▶ _Задание_: Продолжите отрывок о телах, найденных близ Похаски и Фэрфакса, начиная сразу после его последнего предложения.

▶ _Текст для чтения_:

========================================

Спустя неделю после исчезновения Анны рабочий-нефтяник на холме в миле к северу от Похаски заметил у основания нефтяной вышки бугорок. Подошел ближе. И увидел разлагающийся труп с двумя пулевыми отверстиями между глаз. Убийство напоминало казнь.
На склоне было жарко, влажно и шумно. Землю сотрясали буры, врезавшиеся в известняковые отложения, вышки поднимали и опускали огромные коромысла. Вокруг тела, разложившегося настолько, что его невозможно было опознать, собралась толпа. В одном из карманов обнаружили письмо. Его вытащили, расправили и прочитали. Письмо было адресовано Чарльзу Уайтхорну.
Примерно в то же самое время у ручья Три-Майл-Крик близ Фэрфакса отец с сыном и приятелем охотились на белок. Пока мужчины пили у ручья, мальчик заметил цель и выстрелил. Полыхнула вспышка, и добыча безжизненно скатилась в расщелину. Он бросился следом по крутому, поросшему лесом склону вниз, где воздух был плотнее и слышалось журчание ручья. Найдя и подняв белку, мальчик вдруг закричал:
– Папа![23 - Слова охотников приводятся по свидетельским показаниям перед большим жюри, NARA-FW.]
Когда тот подошел, сын уже вскарабкался по камням. Указав на поросший мхом берег ручья, он проговорил дрожащим голосом:
– Там покойник!
Раздувшееся и разлагающееся тело принадлежало индианке: она лежала на спине, с влипшими в грязь волосами, устремив в небо пустые глаза. Труп кишел червями.
Мужчины и мальчик быстро выбрались из расщелины и поскакали, вздымая пыль, по прерии на своем запряженном лошадьми фургоне. Въехав на главную улицу Фэрфакса, они не нашли ни одного представителя закона, а потому остановились перед большим универсальным магазином «Биг Хилл Трейдинг Компани», в котором была и похоронная контора. Они рассказали владельцу, Скотту Мэтису, что произошло, он послал за хозяином конторы, и тот с помощниками поехал к ручью. Они переложили тело на доску, на веревках вытянули из лощины и положили в деревянный ящик в тени мэрилендского дуба. Когда гробовщик присыпал раздутый труп льдом и солью, тот начал съеживаться, словно его покидало последнее дыхание жизни. Гробовщик пытался опознать в женщине Анну Браун, которую он знал.

========================================

▶ _Исходные данные_:

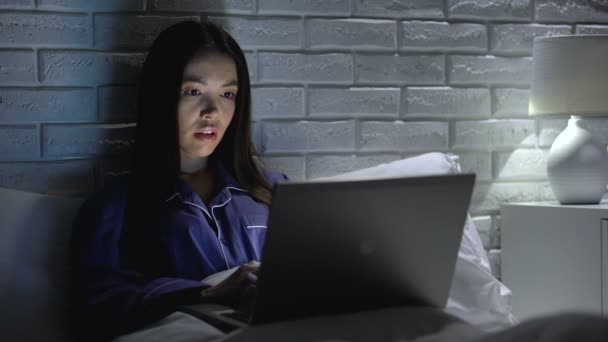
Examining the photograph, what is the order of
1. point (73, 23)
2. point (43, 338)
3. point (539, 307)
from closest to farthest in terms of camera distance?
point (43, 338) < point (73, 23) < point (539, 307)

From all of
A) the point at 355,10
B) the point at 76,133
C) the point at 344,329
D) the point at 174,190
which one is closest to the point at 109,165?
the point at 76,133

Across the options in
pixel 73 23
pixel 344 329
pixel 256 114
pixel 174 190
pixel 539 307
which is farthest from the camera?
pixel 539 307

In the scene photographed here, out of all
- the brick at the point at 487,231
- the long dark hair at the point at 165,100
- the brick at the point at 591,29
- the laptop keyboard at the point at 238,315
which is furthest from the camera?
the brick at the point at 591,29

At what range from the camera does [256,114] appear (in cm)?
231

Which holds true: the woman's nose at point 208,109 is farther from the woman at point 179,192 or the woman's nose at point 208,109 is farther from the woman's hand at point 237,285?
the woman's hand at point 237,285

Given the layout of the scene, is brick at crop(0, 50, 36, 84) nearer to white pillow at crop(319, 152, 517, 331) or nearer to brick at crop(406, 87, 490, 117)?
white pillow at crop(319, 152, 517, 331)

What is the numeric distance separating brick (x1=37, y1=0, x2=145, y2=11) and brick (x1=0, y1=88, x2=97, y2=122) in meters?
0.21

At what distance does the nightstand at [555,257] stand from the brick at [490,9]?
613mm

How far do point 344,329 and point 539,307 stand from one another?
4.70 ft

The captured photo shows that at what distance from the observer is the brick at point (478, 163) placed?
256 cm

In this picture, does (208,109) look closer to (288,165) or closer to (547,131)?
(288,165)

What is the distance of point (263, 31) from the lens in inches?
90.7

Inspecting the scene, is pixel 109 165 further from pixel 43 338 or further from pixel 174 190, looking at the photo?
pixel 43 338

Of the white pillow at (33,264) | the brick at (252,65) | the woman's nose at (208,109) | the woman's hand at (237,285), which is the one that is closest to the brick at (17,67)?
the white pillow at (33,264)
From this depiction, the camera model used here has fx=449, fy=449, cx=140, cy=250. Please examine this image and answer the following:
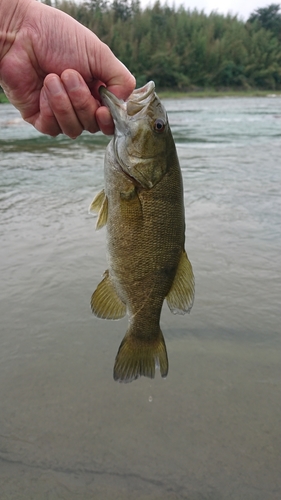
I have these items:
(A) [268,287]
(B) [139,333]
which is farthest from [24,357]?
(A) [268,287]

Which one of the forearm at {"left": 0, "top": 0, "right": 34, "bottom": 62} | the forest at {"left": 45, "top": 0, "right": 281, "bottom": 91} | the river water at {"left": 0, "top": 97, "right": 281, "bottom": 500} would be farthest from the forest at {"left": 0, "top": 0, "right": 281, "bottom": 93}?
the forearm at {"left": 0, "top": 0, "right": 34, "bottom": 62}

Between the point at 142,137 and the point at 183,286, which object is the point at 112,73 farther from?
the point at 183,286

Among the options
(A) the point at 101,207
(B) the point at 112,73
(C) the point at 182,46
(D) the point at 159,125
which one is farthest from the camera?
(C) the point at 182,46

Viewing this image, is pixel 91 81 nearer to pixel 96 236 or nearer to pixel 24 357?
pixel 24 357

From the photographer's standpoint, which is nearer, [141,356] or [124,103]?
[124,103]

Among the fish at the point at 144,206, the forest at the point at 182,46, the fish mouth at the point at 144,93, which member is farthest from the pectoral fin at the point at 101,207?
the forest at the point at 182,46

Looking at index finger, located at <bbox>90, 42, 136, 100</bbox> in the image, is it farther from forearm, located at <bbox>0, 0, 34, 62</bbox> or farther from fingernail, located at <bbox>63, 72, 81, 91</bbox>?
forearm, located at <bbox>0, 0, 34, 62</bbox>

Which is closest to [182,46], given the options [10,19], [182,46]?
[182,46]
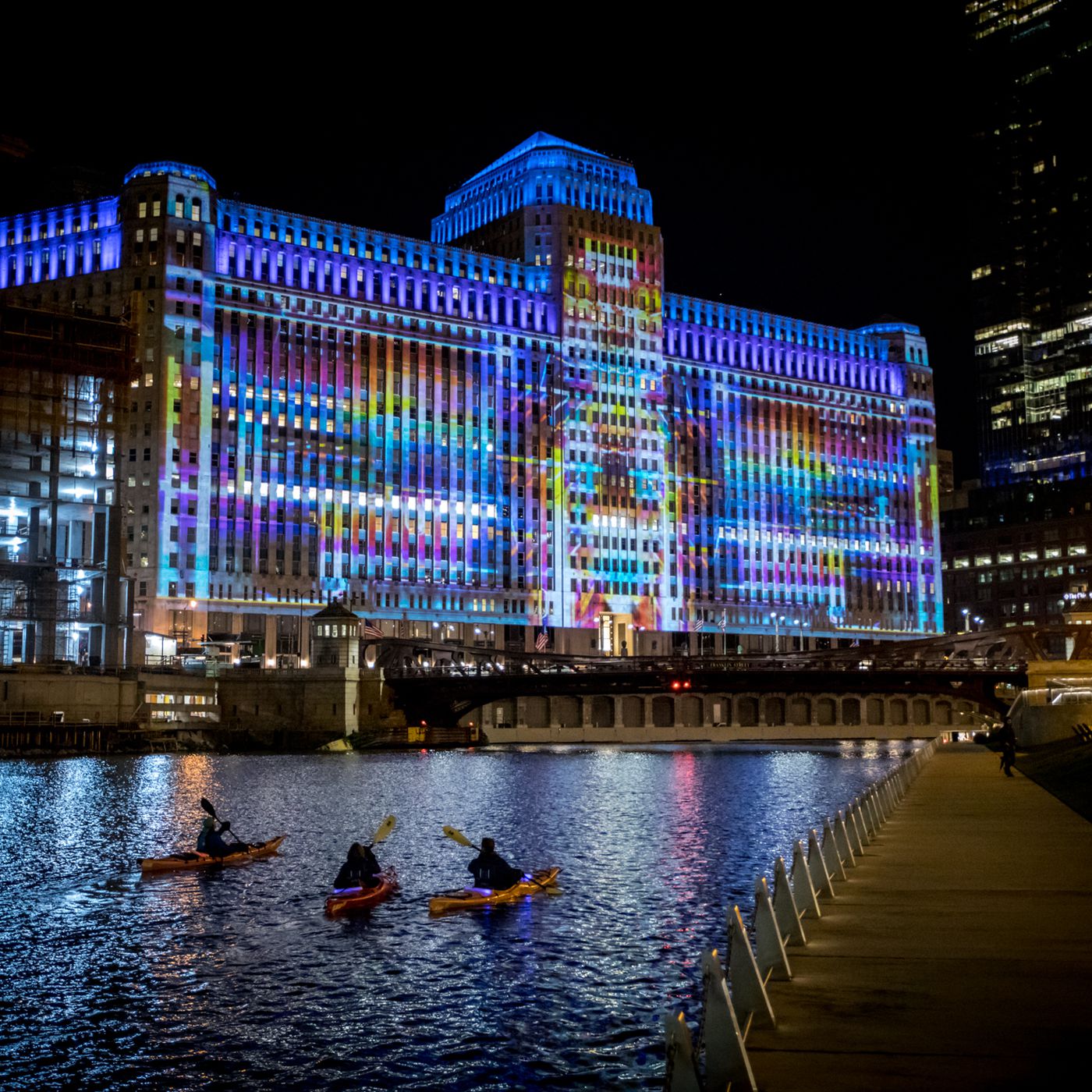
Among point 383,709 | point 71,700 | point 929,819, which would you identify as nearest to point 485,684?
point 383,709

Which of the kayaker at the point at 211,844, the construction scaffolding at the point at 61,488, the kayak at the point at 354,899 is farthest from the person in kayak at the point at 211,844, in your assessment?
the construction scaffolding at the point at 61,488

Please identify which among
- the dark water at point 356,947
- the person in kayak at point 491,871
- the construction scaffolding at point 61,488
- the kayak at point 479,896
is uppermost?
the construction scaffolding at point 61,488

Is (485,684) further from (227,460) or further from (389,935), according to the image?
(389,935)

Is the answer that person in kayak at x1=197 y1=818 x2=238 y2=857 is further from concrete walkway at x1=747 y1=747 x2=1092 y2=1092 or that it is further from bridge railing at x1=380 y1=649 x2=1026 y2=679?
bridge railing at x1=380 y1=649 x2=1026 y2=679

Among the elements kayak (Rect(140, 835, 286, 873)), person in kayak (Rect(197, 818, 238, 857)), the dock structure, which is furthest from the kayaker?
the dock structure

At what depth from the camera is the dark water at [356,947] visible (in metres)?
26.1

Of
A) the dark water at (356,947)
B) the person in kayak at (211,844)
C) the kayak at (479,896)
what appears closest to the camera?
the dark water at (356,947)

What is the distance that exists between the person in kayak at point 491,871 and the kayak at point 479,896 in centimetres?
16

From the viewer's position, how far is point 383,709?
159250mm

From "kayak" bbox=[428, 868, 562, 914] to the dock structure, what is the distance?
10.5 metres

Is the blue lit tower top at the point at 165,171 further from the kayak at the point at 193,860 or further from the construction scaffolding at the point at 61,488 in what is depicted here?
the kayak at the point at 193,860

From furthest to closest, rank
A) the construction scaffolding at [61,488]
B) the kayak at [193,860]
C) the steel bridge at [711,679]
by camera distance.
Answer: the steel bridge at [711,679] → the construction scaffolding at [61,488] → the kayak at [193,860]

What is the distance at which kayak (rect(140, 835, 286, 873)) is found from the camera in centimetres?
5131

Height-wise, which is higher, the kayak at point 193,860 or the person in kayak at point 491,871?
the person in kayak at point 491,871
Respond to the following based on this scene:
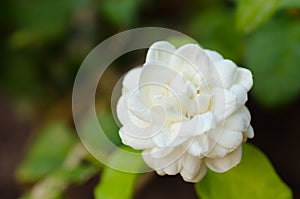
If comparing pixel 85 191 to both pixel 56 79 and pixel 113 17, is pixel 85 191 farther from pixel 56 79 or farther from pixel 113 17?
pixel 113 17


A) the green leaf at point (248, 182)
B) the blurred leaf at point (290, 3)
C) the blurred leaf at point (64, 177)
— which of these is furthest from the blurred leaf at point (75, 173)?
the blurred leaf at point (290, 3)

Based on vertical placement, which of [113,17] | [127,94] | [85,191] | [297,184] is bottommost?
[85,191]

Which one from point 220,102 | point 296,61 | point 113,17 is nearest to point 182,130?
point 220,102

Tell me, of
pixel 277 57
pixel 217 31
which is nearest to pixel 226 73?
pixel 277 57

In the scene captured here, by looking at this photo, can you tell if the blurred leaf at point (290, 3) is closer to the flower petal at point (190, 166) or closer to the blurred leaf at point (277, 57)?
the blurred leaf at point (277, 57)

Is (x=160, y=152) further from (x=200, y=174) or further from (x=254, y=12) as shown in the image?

========================================

▶ _Ответ_:
– Тело разложилось и опухло настолько, что едва не лопалось и ужасно смердело[24 - Отчет Уайза и Бергера, 10 января 1924 года, FBI.], – вспоминал он позднее, добавляя: – И было черное, как у негритянки[25 - Свидетельские показания перед большим жюри Ф. С. Тертона, NARA-FW.].
Ни он, ни другие так и не смогли решить, Анна это или нет. Однако Мэтис, ведший финансовые дела пропавшей, связался с Молли, и та во главе мрачной процессии, состоявшей из Эрнеста, Брайана, сестры Молли Риты и ее мужа Билла Смита, отправилась к ручью. К ним присоединились многие знакомые Анны и привлеченные нездоровым любопытством зеваки. Со своей женой из осейджей пришел и один из самых известных бутлегеров и наркоторговцев округа, Келси Моррисон.
Молли и Рита приблизились к телу. Смрад стоял ужасный. В небе кружили стервятники. Лица – от которого почти ничего не осталось – ни Молли, ни Рита не опознали, зато опознали индийское одеяло и одежду, выстиранную Молли. Затем муж Риты, Билл, взяв палку, открыл ею рот трупа, и они увидели золотые коронки – такие же, как у Анны.
– Да, это точно она, – сказал Билл[26 - Свидетельские показания перед большим жюри Энди Смита, NARA-FW.].
Рита разрыдалась, и муж ее увел. Наконец Молли тоже едва слышно выдавила подтверждение его слов. В семье она одна никогда не теряла самообладания, не лишилась его и теперь, отходя с Эрнестом от ручья, при первом намеке на мрак, грозивший поглотить не только ее семью, но и все ее племя.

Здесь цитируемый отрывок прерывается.